Extrahierter Text:
▼
Kolumne Fremd und befremdlich: Der alltägliche Stau vorm Schultor
Nichts kann Eltern heutzutage daran Hindern, ihre Kinder mit dem Auto bis vor die Schule zu fahren. Dabei hilft das Alleinegehen auch beim Großwerden.
A ls ich ein Kind war, haben die Eltern ihre Kinder schon deshalb nicht zur Schule bringen können, weil sie alle bereits auf ihrer eigenen Arbeitsstelle waren. Meine Eltern besaßen kein Auto. Ich weiß nicht, ob sie mich irgendwo hingefahren hätten, wenn sie eines besessen hätten.
Es war in dieser Zeit so, dass Kinder, ab dem Tag ihrer Einschulung, die Verantwortung für ihre Angelegenheiten übernehmen mussten. Das resultierte natürlich auch daraus, dass beide Eltern den ganzen Tag arbeiten gingen. Außerdem war es gesellschaftlich gefordert, es hatte vermutlich auch etwas mit sozialistischer Erziehung zu tun, man sollte rasch ein nützliches Mitglied der Gesellschaft werden. Da es in unserem Dorf keine Schule gab, mussten wir den Bus nehmen, das Fahrrad, und oft genug auch zu Fuß gehen, mehrere Kilometer durch den Wald, vor allem im Winter, wenn der Bus wegen der Glätte nicht fuhr.
Als ich mein eigenes Kind am ersten Tag in eine Hamburger Schule begleitete, begegnete ich dort dem, was jetzt das „Elterntaxi“ genannt wird. Ich hätte es damals „das Müttertaxi“ genannt, denn es waren vor allem Mütter, die ihre Kinder mit dem Auto zur Schule brachten.
Die Autos stauten sich vor der Schule, und mir wurde klar, dass mein Kind, das zukünftig den Schulweg allein bewältigen sollte, täglich vor der Schule in eine Art kleineres Verkehrschaos geraten würde. Zu viele Eltern wollten gleichzeitig am selben Ort halten, sich verabschieden, wenden und wieder fahren. Es hätte einen großen Platz für diese vielfältigen Manöver gebraucht, es gab aber nur eine schmale Straße und dazu noch einen Fußgängerüberweg, den ständig Kinder überqueren wollten, die den Verkehr mit ihrer Zufußgeherei aufhielten.
▲
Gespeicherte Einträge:
▼
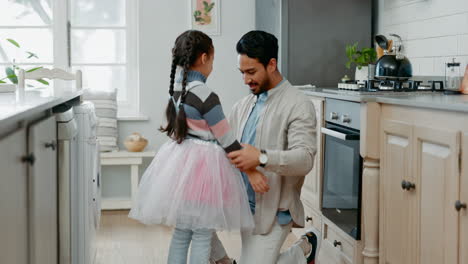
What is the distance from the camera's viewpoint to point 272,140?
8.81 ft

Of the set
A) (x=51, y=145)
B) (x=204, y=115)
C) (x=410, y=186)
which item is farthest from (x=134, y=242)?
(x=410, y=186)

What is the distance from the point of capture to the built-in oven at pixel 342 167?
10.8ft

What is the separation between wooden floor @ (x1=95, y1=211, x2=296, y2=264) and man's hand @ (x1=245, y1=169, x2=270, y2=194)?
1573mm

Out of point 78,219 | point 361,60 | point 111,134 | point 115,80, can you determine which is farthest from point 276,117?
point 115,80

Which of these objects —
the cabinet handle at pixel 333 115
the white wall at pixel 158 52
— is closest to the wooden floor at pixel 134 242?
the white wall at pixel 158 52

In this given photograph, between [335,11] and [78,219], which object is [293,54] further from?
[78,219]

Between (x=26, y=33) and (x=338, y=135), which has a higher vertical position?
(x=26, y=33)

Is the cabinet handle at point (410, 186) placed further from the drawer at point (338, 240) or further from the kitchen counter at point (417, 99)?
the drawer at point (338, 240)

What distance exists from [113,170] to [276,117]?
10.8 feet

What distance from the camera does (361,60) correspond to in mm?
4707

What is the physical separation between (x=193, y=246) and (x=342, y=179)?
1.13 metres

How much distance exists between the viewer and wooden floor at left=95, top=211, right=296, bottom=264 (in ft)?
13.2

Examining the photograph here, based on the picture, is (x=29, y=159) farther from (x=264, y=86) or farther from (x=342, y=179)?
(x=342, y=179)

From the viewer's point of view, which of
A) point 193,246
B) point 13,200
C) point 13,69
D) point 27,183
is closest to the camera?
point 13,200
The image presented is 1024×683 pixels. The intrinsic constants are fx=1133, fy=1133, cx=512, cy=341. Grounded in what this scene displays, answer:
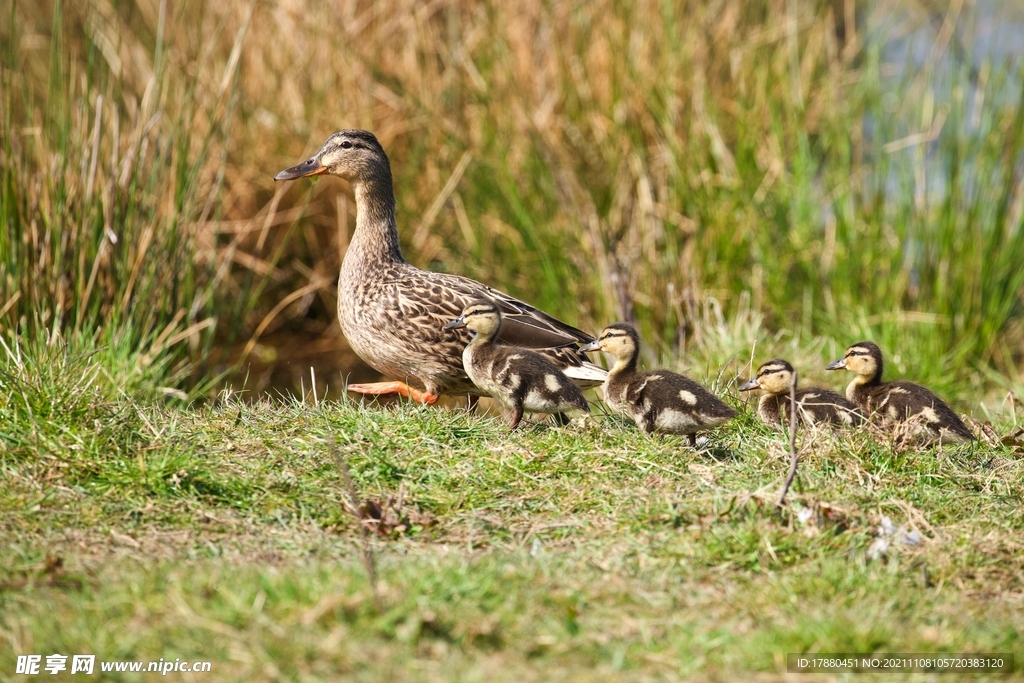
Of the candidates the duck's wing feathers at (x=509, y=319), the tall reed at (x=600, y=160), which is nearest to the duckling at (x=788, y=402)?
▲
▼
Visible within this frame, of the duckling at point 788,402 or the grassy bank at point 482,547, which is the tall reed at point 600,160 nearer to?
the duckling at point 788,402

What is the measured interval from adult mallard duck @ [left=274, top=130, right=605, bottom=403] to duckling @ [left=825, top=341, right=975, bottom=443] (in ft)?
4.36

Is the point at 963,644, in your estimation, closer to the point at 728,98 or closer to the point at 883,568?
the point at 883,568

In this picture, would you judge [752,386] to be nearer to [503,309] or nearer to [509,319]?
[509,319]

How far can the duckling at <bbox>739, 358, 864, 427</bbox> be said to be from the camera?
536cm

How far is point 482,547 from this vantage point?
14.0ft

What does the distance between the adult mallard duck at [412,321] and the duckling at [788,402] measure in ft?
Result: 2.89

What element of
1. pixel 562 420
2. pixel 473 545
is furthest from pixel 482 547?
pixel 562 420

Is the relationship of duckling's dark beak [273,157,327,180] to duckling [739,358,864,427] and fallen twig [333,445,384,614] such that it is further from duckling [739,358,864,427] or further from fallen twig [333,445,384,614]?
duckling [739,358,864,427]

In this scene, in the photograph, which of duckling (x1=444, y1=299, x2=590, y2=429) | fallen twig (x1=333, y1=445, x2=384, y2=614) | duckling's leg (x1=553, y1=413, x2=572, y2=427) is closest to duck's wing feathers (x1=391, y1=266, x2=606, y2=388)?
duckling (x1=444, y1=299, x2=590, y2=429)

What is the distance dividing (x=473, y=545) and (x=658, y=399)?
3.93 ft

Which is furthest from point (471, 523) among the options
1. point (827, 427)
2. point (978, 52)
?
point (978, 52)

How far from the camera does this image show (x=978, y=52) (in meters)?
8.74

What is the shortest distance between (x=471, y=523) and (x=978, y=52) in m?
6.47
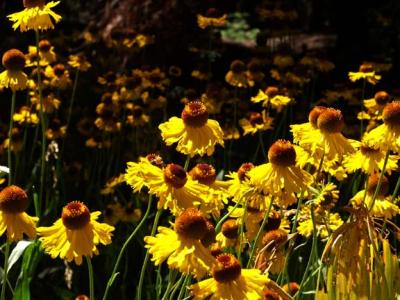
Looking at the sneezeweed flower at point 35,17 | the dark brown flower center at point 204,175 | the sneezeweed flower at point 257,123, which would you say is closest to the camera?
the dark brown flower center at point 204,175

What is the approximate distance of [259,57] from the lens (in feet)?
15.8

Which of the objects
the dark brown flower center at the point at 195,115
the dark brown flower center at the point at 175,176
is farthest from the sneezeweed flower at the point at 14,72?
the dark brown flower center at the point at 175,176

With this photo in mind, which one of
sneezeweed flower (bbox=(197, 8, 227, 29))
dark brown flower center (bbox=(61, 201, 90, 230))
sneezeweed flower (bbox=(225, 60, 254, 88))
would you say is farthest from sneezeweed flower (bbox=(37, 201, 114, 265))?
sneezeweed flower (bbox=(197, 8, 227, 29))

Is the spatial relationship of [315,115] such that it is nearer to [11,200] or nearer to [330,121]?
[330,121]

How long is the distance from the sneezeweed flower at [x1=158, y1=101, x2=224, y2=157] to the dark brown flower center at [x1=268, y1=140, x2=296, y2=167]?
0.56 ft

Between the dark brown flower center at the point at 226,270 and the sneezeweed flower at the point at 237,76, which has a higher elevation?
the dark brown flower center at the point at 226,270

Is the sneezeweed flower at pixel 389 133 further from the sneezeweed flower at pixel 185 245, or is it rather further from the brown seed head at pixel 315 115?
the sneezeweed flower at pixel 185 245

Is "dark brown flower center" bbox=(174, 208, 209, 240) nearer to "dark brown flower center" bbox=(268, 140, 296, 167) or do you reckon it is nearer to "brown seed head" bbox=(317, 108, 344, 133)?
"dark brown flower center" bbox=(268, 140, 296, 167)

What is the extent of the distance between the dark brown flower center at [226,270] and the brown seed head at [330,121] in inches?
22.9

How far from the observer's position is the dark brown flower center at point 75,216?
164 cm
▲
Aufgabe:
Stimmen diese Aussagen mit der Kolumne über das Elterntaxi überein? Beantworte jede mit Ja oder Nein und belege sie mit den entscheidenden Worten der Kolumne, wörtlich zitiert.
1. Die Eltern der erzählenden Person besaßen ein Auto.
2. Im Dorf der erzählenden Person gab es eine Schule.
3. Am ersten Schultag in Hamburg brachten vor allem Mütter ihre Kinder mit dem Auto zur Schule.
Die Zeilen spielen hierfür keine Rolle.

Lösung:
1. Nein: „Meine Eltern besaßen kein Auto.“
2. Nein: „Da es in unserem Dorf keine Schule gab“
3. Ja: „denn es waren vor allem Mütter, die ihre Kinder mit dem Auto zur Schule brachten.“